We both look Sapphire. “This is why we-e-e are here,” is all they say, not meeting our eyes.
Thelia frowns. “Because the brooms have suddenly learned self-determination?”
“It is spillage.”
I repeat it. “Spillage?”
“Too much Magic. Dangerous.” Sapphire gestures at the shimmering wall outside the window. “We built that to keep all the Magic in.”
I’m lost. “Where’s it coming from? Did you bring it with you?”
Sapphire laughs—a rare sound, like wind chimes. “You think The People bring Magic here? You understand no-o-o-othing.” They flick their hand across their nose and say derisively, “Humans.”
“The Magic was already here?”
“U-u-underground, yes.” Sapphire spreads their arms wide. “Magic’s heart lives deep in Helyanda. Beneath us all. From time to time, the surface cracks. It bubbles over.”
“That doesn’t explain you being here.”
Sapphire lets out an impatient breath. “This much Magic is dangerous. In the wro-o-o-ong hands.”
I know they mean human hands. “So what does keeping us all prisoner accomplish?” I ask tartly.
“We will fix,” Sapphire says.
“How?”
“You would not understa-a-a-and.”
“Try us.” Thelia says it like a dare.
Sapphire crosses their arms. “No more. Time for sleeping.” Something about the authoritative way they say it makes me wonder what other delicious things they might demand in that tone.
Sleeping on my couch instead of a hard stone floor is the most precious thing in the world. I sink into its cushions and run my face along the fur trim of my blanket. In the main room, Sapphire lies down on the floor in front of my door. I can’t go by, and neither can Thelia, without stepping over them. They plan to stay and keep watch—probably to make sure I don’t do more Magic. Not that I actually can on request.
The lamps all go out at once, but I’m too tired to get my trews in a twist.
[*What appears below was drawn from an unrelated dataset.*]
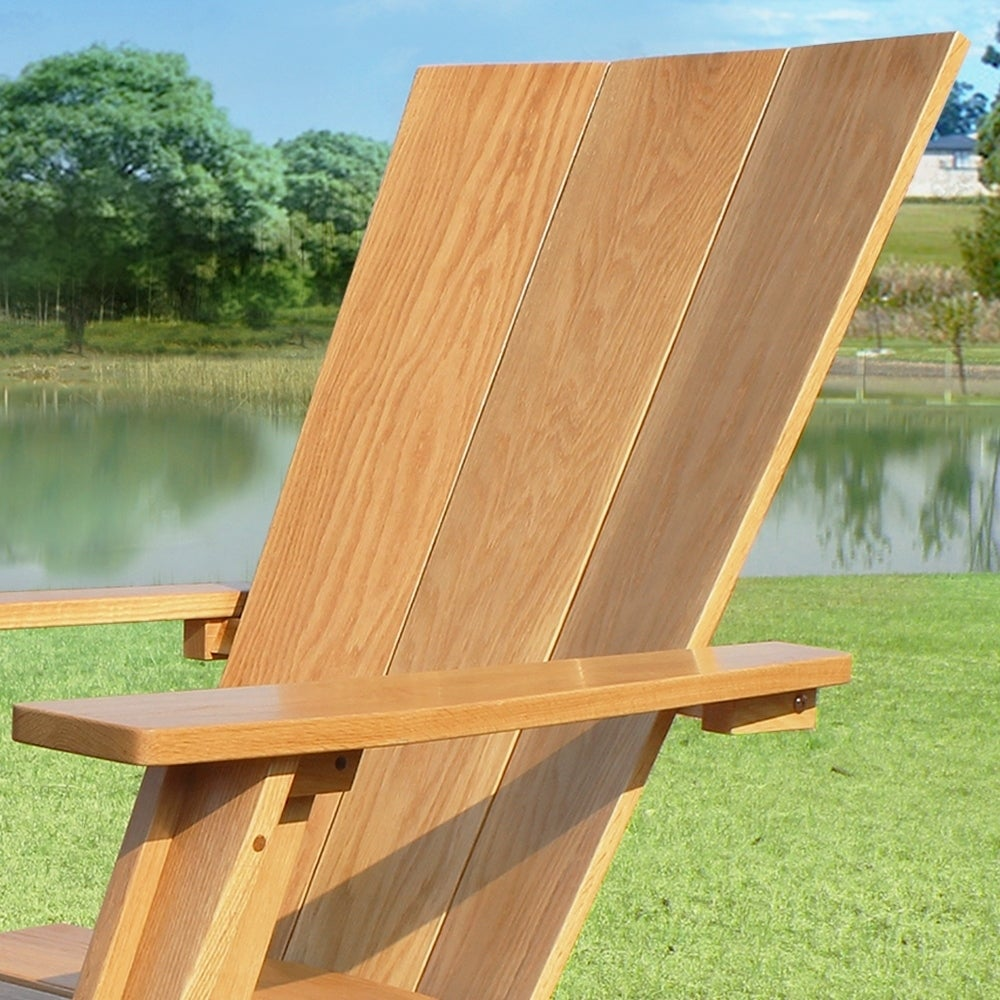 Marvelous Cambridge Casual Baytown White Oak Adirondack Chair With Ottoman Creativecarmelina Interior Chair Design Creativecarmelinacom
I’m asleep the moment I close my eyes.
Where do I go from here? The castle, the kingdom—gone. The army—stolen. Corene—imprisoned at best, dead at worst. I can still smell her hair in my hands, taste her lips on mine, feel what she felt like—
“What about the Baron?” asks Harged.
I’m so tired from trying to heal after Sasel used her good hand to stitch me up that I answer dryly, “What about him?”
“He’s still out there in the Crimson Woods thinking he got away with deserting.”
I shake my head. “We go after Nul se Lan. Fight back.”
“How?” Harged presses. “We’re more than two days behind them, and they’re off wandering through the forest far from the Low Road. How would we find ’em?”
Sasel nods. “And the men with him are loyal to him now—not you.”
It hurts to hear, but it’s the truth. He’s the King, however awful that feels. “Fine. We’ll go find the Baron. I don’t want to be out on this road any longer than we have to be.” I still don’t know where the full elven host is, and I don’t want to find out.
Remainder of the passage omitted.